Michael Zandi, a senior author on the study and a consultant at the institute and University College London Hospitals NHS foundation trust, said, “Biologically, Adem has some similarities with multiple sclerosis, but it is more severe and usually happens as a one-off.

"Some patients are left with long-term disability, others can make a good recovery.

Many Covid-19 patients are too unwell to examine properly (Photo: STEPHANE DE SAKUTIN/AFP via Getty Images)

“We’re seeing things in the way Covid-19 affects the brain that we haven’t seen before with other viruses.

“What we’ve seen with some of these Adem patients, and in other patients, is you can have severe neurology, you can be quite sick, but actually have trivial lung disease."

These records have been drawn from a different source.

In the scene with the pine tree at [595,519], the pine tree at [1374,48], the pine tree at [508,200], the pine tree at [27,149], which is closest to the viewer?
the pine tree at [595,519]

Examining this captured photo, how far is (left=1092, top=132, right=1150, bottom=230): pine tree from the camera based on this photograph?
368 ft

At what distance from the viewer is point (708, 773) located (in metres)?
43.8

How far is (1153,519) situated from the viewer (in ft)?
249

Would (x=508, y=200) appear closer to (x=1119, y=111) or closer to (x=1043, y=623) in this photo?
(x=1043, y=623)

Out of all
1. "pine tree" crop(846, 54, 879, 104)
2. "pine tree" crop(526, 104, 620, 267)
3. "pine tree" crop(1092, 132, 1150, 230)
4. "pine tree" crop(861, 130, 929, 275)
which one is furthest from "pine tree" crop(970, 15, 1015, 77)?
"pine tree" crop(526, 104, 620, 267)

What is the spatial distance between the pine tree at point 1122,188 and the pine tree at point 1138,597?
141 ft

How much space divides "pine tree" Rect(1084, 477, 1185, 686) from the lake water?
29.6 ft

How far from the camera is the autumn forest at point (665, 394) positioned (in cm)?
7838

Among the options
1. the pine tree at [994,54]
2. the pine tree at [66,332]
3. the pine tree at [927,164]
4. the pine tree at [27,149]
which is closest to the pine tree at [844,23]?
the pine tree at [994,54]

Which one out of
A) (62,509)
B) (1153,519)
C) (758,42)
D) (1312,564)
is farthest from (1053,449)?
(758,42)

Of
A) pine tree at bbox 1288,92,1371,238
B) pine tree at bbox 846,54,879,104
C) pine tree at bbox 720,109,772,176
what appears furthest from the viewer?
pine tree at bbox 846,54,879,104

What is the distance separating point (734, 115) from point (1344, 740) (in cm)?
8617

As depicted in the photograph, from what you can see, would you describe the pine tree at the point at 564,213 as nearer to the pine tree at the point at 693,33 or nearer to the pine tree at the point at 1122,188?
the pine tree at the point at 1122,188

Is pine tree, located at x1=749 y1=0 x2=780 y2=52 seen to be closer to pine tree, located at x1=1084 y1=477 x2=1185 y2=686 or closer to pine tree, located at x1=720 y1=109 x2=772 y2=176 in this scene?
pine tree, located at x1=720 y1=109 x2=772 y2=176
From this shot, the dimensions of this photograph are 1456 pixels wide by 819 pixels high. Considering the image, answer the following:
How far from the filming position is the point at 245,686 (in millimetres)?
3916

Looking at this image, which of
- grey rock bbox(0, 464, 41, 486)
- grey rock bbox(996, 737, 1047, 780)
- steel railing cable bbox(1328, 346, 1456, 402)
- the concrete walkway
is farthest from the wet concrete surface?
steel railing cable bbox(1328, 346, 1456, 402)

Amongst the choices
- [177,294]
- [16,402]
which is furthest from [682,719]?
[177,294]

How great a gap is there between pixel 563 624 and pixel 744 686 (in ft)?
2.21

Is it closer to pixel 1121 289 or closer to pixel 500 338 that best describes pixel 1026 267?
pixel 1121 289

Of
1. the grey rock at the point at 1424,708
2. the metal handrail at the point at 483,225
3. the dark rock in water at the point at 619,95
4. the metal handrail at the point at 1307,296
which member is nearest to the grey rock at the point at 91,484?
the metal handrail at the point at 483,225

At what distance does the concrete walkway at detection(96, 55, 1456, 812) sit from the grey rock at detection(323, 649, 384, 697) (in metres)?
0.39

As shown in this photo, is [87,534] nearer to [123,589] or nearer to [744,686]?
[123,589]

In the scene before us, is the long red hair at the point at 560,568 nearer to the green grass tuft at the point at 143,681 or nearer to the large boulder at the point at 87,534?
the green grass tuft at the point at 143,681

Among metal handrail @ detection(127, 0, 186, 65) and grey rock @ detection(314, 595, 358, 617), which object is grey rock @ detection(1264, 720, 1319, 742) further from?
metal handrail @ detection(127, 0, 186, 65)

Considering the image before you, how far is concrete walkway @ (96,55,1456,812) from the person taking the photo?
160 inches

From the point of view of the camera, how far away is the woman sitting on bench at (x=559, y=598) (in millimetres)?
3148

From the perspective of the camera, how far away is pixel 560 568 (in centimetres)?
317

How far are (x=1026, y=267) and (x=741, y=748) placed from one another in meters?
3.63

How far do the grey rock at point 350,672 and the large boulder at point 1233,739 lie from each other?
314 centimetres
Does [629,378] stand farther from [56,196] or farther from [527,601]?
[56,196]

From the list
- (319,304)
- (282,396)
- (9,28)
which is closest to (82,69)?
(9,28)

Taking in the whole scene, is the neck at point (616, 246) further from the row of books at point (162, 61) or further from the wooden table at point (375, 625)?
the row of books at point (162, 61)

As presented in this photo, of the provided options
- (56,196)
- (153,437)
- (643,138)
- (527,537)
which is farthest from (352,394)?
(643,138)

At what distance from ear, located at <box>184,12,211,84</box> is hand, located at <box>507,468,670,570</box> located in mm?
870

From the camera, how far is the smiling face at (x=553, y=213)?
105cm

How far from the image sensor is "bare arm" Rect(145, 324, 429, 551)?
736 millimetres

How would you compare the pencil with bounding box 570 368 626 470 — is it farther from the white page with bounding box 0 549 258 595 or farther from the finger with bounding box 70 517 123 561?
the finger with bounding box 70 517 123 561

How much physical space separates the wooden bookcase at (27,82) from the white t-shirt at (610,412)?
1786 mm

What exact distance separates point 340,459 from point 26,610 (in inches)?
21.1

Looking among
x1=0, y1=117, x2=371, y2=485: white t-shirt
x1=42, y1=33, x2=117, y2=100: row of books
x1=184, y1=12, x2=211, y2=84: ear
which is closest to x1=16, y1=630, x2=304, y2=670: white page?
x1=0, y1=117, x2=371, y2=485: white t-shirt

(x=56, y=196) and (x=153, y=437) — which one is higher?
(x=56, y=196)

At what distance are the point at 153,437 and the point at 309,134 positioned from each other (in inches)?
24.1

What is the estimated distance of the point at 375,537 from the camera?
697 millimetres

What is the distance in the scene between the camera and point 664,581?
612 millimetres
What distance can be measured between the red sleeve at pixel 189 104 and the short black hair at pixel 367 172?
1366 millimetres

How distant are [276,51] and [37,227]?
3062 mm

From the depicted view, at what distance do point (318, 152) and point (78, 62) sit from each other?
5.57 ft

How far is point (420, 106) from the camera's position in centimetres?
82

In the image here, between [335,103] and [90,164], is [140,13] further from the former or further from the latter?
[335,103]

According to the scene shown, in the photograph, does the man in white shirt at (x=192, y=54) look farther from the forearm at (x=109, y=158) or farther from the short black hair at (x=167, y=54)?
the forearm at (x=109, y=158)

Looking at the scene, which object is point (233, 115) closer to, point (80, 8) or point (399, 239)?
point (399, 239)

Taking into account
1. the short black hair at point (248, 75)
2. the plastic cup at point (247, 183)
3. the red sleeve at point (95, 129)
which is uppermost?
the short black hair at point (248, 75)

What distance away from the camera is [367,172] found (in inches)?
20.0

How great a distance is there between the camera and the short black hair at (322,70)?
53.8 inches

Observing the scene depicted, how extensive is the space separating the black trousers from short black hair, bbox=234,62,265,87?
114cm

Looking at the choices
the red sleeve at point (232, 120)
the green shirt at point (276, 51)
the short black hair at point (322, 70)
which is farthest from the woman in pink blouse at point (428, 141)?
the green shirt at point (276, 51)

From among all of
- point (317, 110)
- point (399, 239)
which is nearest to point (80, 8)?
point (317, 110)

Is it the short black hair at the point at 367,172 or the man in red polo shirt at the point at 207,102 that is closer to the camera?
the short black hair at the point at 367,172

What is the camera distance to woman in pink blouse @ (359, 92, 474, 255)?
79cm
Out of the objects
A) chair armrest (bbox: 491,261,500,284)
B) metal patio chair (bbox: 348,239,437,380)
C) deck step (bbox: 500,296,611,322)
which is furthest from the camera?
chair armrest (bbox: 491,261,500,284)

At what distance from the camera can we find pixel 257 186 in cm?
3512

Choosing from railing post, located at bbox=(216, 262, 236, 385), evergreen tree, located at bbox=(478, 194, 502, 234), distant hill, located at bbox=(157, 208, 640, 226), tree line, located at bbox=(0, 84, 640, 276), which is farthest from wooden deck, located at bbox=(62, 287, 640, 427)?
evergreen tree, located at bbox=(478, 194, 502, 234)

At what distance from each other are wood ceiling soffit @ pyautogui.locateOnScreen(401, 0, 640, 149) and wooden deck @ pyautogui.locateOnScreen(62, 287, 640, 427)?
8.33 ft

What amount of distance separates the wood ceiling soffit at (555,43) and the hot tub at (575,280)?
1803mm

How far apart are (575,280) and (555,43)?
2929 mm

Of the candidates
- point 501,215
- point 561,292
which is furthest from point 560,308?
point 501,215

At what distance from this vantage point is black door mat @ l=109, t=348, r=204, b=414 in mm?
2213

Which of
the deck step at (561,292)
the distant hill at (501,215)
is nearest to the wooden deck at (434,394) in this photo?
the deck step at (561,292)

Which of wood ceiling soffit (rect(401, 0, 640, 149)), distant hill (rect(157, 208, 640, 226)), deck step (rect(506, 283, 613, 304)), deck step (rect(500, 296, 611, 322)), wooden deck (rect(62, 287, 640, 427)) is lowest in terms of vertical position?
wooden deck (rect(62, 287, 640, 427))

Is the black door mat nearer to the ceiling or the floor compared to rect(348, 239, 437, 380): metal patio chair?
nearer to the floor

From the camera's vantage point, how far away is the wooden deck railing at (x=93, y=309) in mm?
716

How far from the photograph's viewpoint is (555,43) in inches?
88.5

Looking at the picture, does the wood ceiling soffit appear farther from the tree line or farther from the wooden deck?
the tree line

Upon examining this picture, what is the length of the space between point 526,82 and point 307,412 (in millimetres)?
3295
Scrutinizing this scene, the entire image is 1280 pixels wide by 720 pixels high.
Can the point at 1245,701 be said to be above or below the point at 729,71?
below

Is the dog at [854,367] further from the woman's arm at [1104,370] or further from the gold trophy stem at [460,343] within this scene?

What does it mean for Covid-19 patients?

The findings come at a time when the long-term effects of Covid-19 are only beginning to be understood, with many patients left breathless and fatigued long after they have cleared the virus. Others have reported numbness, weakness and memory problems.

One patient in the paper began to hallucinate the day after her initial discharge from hospital, reporting that she saw monkeys and lions at home.

“We want clinicians around the world to be alert to these complications of coronavirus,” said Zandi, urging doctors whose patients exhibit cognitive symptoms to discuss their case with neurologists.

“The brain does appear to be involved in this illness.”

The 55 year old woman - with no history of psychiatric illness - was readmitted to hospital, and her symptoms improved after a course of antipsychotic medication.

What does it mean for the future?

Despite the new research, there is still much to be learned on Covid-19.

The full range of disorders caused by the disease could be hard to define, as many patients are too unwell to examine properly.

One fear is that neurological issues caused by Covid-19 may lay dormant, before re-emerging in a few years' time.

“It’s a concern if some hidden epidemic could occur after Covid where you’re going to see delayed effects on the brain, because there could be subtle effects on the brain and slowly things happen over the coming years, but it’s far too early for us to judge now,” Zandi said.

It is believed a similar scenario emerged following the 1918 flu pandemic, which is thought to have left up to a million people with a brain disease.

“We hope, obviously, that that’s not going to happen, but when you’ve got such a big pandemic affecting such a vast proportion of the population it’s something we need to be alert to.”